Onderwerp: Bezoek-historie

RSJ 16/503/SGA, 19 februari 2016, schorsing
Uitspraakdatum:19-02-2016

Dit onderwerp bevat de volgende rubrieken.

Uitspraak

Nummer : 16/503/SGA
Betreft : [verzoekster] datum: 19 februari 2016

De voorzitter van de beroepscommissie als bedoeld in artikel 69, tweede lid, van de Penitentiaire beginselenwet (Pbw), heeft kennisgenomen van een bij het secretariaat van de Raad ingekomen verzoekschrift, ingediend door mr. K.C. van Hoogmoed, namens

[...], verder verzoekster te noemen, verblijvende in de locatie Nieuwersluis.

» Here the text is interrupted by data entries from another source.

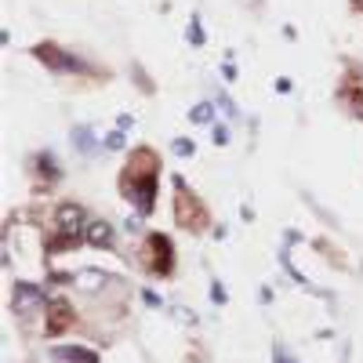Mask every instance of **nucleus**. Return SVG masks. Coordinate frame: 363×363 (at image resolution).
<instances>
[{
	"label": "nucleus",
	"mask_w": 363,
	"mask_h": 363,
	"mask_svg": "<svg viewBox=\"0 0 363 363\" xmlns=\"http://www.w3.org/2000/svg\"><path fill=\"white\" fill-rule=\"evenodd\" d=\"M211 117H215V105H207V102H200L193 113H189V120L193 124H211Z\"/></svg>",
	"instance_id": "obj_8"
},
{
	"label": "nucleus",
	"mask_w": 363,
	"mask_h": 363,
	"mask_svg": "<svg viewBox=\"0 0 363 363\" xmlns=\"http://www.w3.org/2000/svg\"><path fill=\"white\" fill-rule=\"evenodd\" d=\"M88 244H91V247H113V229H110V222H91V225H88Z\"/></svg>",
	"instance_id": "obj_5"
},
{
	"label": "nucleus",
	"mask_w": 363,
	"mask_h": 363,
	"mask_svg": "<svg viewBox=\"0 0 363 363\" xmlns=\"http://www.w3.org/2000/svg\"><path fill=\"white\" fill-rule=\"evenodd\" d=\"M171 316H175L178 324H197V316H193V312H185V309H171Z\"/></svg>",
	"instance_id": "obj_10"
},
{
	"label": "nucleus",
	"mask_w": 363,
	"mask_h": 363,
	"mask_svg": "<svg viewBox=\"0 0 363 363\" xmlns=\"http://www.w3.org/2000/svg\"><path fill=\"white\" fill-rule=\"evenodd\" d=\"M11 309H15V316H37L44 309V291H37L33 284H15Z\"/></svg>",
	"instance_id": "obj_1"
},
{
	"label": "nucleus",
	"mask_w": 363,
	"mask_h": 363,
	"mask_svg": "<svg viewBox=\"0 0 363 363\" xmlns=\"http://www.w3.org/2000/svg\"><path fill=\"white\" fill-rule=\"evenodd\" d=\"M211 298H215V302H225V287L215 284V287H211Z\"/></svg>",
	"instance_id": "obj_15"
},
{
	"label": "nucleus",
	"mask_w": 363,
	"mask_h": 363,
	"mask_svg": "<svg viewBox=\"0 0 363 363\" xmlns=\"http://www.w3.org/2000/svg\"><path fill=\"white\" fill-rule=\"evenodd\" d=\"M189 40H193V44H204V33H200V22L193 18V29H189Z\"/></svg>",
	"instance_id": "obj_12"
},
{
	"label": "nucleus",
	"mask_w": 363,
	"mask_h": 363,
	"mask_svg": "<svg viewBox=\"0 0 363 363\" xmlns=\"http://www.w3.org/2000/svg\"><path fill=\"white\" fill-rule=\"evenodd\" d=\"M73 284H77L80 291L95 294V291H102L105 284H110V276H105V272H98V269H80V272L73 276Z\"/></svg>",
	"instance_id": "obj_3"
},
{
	"label": "nucleus",
	"mask_w": 363,
	"mask_h": 363,
	"mask_svg": "<svg viewBox=\"0 0 363 363\" xmlns=\"http://www.w3.org/2000/svg\"><path fill=\"white\" fill-rule=\"evenodd\" d=\"M55 359H58V363H98L95 352L77 349V345H62V349H55Z\"/></svg>",
	"instance_id": "obj_4"
},
{
	"label": "nucleus",
	"mask_w": 363,
	"mask_h": 363,
	"mask_svg": "<svg viewBox=\"0 0 363 363\" xmlns=\"http://www.w3.org/2000/svg\"><path fill=\"white\" fill-rule=\"evenodd\" d=\"M66 319H70V305H66V302H55V305H51V324H48V331H62V327H66Z\"/></svg>",
	"instance_id": "obj_7"
},
{
	"label": "nucleus",
	"mask_w": 363,
	"mask_h": 363,
	"mask_svg": "<svg viewBox=\"0 0 363 363\" xmlns=\"http://www.w3.org/2000/svg\"><path fill=\"white\" fill-rule=\"evenodd\" d=\"M229 142V131H225V127H215V145H225Z\"/></svg>",
	"instance_id": "obj_14"
},
{
	"label": "nucleus",
	"mask_w": 363,
	"mask_h": 363,
	"mask_svg": "<svg viewBox=\"0 0 363 363\" xmlns=\"http://www.w3.org/2000/svg\"><path fill=\"white\" fill-rule=\"evenodd\" d=\"M218 102H222V110L229 113V120H240V113H237V105H232L229 98H218Z\"/></svg>",
	"instance_id": "obj_11"
},
{
	"label": "nucleus",
	"mask_w": 363,
	"mask_h": 363,
	"mask_svg": "<svg viewBox=\"0 0 363 363\" xmlns=\"http://www.w3.org/2000/svg\"><path fill=\"white\" fill-rule=\"evenodd\" d=\"M73 142L80 153H95V135H91V127H73Z\"/></svg>",
	"instance_id": "obj_6"
},
{
	"label": "nucleus",
	"mask_w": 363,
	"mask_h": 363,
	"mask_svg": "<svg viewBox=\"0 0 363 363\" xmlns=\"http://www.w3.org/2000/svg\"><path fill=\"white\" fill-rule=\"evenodd\" d=\"M80 222H84V211H80L77 204H62V207H58V225H62V232H66L70 240H77Z\"/></svg>",
	"instance_id": "obj_2"
},
{
	"label": "nucleus",
	"mask_w": 363,
	"mask_h": 363,
	"mask_svg": "<svg viewBox=\"0 0 363 363\" xmlns=\"http://www.w3.org/2000/svg\"><path fill=\"white\" fill-rule=\"evenodd\" d=\"M175 153L178 157H193V142H189V138H175Z\"/></svg>",
	"instance_id": "obj_9"
},
{
	"label": "nucleus",
	"mask_w": 363,
	"mask_h": 363,
	"mask_svg": "<svg viewBox=\"0 0 363 363\" xmlns=\"http://www.w3.org/2000/svg\"><path fill=\"white\" fill-rule=\"evenodd\" d=\"M105 145H110V149H124V135H120V131L110 135V138H105Z\"/></svg>",
	"instance_id": "obj_13"
}]
</instances>
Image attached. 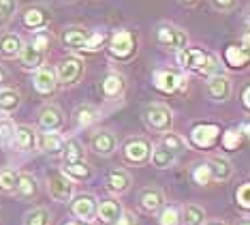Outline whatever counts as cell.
I'll return each mask as SVG.
<instances>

Verzoekster vraagt om schorsing, met toepassing van artikel 66, eerste lid, van de Pbw, van de (verdere) tenuitvoerlegging van de beslissing van de directeur van voornoemde locatie van 15 februari 2016, inhoudende de plaatsing van verzoekster in een
meerpersoonskamer van huis H van de zeer beperkt beveiligde inrichting (zbbi) van de locatie Nieuwersluis.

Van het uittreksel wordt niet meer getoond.